But I was left with a sense of futility; inevitability. That we’re all engaged in this pursuit of survival and yet somehow, we’re all going about it the wrong way. I know I sound like I’m still space caked here, but I promise you I’m not. My daily life revolves around the business of coming up with ways of making people buy things to people that they don’t really need, a pursuit many are involve in in London. It is an occupation of relative privilege, the top half of a food chain in a long process of resourcing, making, selling and marketing. This is what keeps me and my family afloat, but I don’t miss the irony that this short term endeavor has long term consequences that will affect them for the worse. My – all of our – efforts would be better spent ensuring kids have strong enough self esteem to resist the need to buy pointless shit they don’t need. But who’s got time for that?
As a mother, I know that the only way to get the behaviour I want out to my kids is to reward the good stuff and ignore the bad. But capitalism is fucking all of us up because it rewards businesses for tempting people into buying stuff they don’t need whilst plundering the world’s resources to give it to them and then blaming the people for lacking the self control to resist it, all the while creaming off the profits into offshore tax havens to avoid having to fund anything that might in any way attempt to solve the problem. No one seems to be invested in the future in the short term obsession with next quarter’s figures. Yet if big business and global agencies don’t start seriously addressing the problems – of inequality, of conservation, of future sustainability over short term growth, then all that will be left to sell will be an escape from the misery of existence. Sometimes it feels like we’ve already reached that point. But by the time the air is so poisoned we need to ship in fresh air, the people right at the top of the food chain will have all fucked off to Mars.
As a I’ve always found that blaming kids for their own behaviour tends to compound the problem. If only the government applied the same logic to the general population, then maybe everything would be ok… rather than penalising the victims of a system that’s stacked against them by reasoning that that the average person actually has a choice (rather than being pushed and puleld by the myriad pressures upon them). Surely the businesses that create the problems should pay for the solutions, rather than reaping the capital gains while the little person drowns in debt… But then, how many mothers do you see in the cabinet?

▶ **Activities**
A – In the passage about capitalism, where will the people at the top of the food chain have gone by the time the air is so poisoned that fresh air must be shipped in?
B – Name every stage in the long process that the passage about capitalism says the writer's job sits at the top half of.

▶ **Data for review**
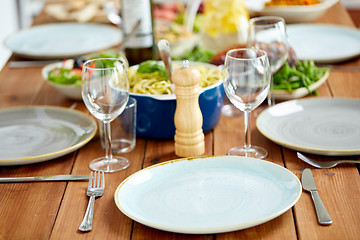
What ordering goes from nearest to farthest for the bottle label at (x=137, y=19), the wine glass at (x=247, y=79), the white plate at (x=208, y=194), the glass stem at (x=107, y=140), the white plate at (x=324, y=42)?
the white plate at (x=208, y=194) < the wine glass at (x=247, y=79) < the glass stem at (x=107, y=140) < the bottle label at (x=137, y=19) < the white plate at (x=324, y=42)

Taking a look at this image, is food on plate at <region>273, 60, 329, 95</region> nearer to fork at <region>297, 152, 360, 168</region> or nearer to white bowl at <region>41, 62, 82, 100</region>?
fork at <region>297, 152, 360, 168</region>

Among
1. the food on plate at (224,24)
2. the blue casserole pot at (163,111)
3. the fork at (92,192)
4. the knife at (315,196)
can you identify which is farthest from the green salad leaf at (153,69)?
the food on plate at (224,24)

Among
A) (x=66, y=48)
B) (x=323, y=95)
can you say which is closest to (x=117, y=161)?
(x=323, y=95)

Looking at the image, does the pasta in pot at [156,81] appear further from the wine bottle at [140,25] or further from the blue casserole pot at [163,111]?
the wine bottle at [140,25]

▶ **Answers to the exercise**
A – To Mars.

B – Resourcing, making, selling and marketing.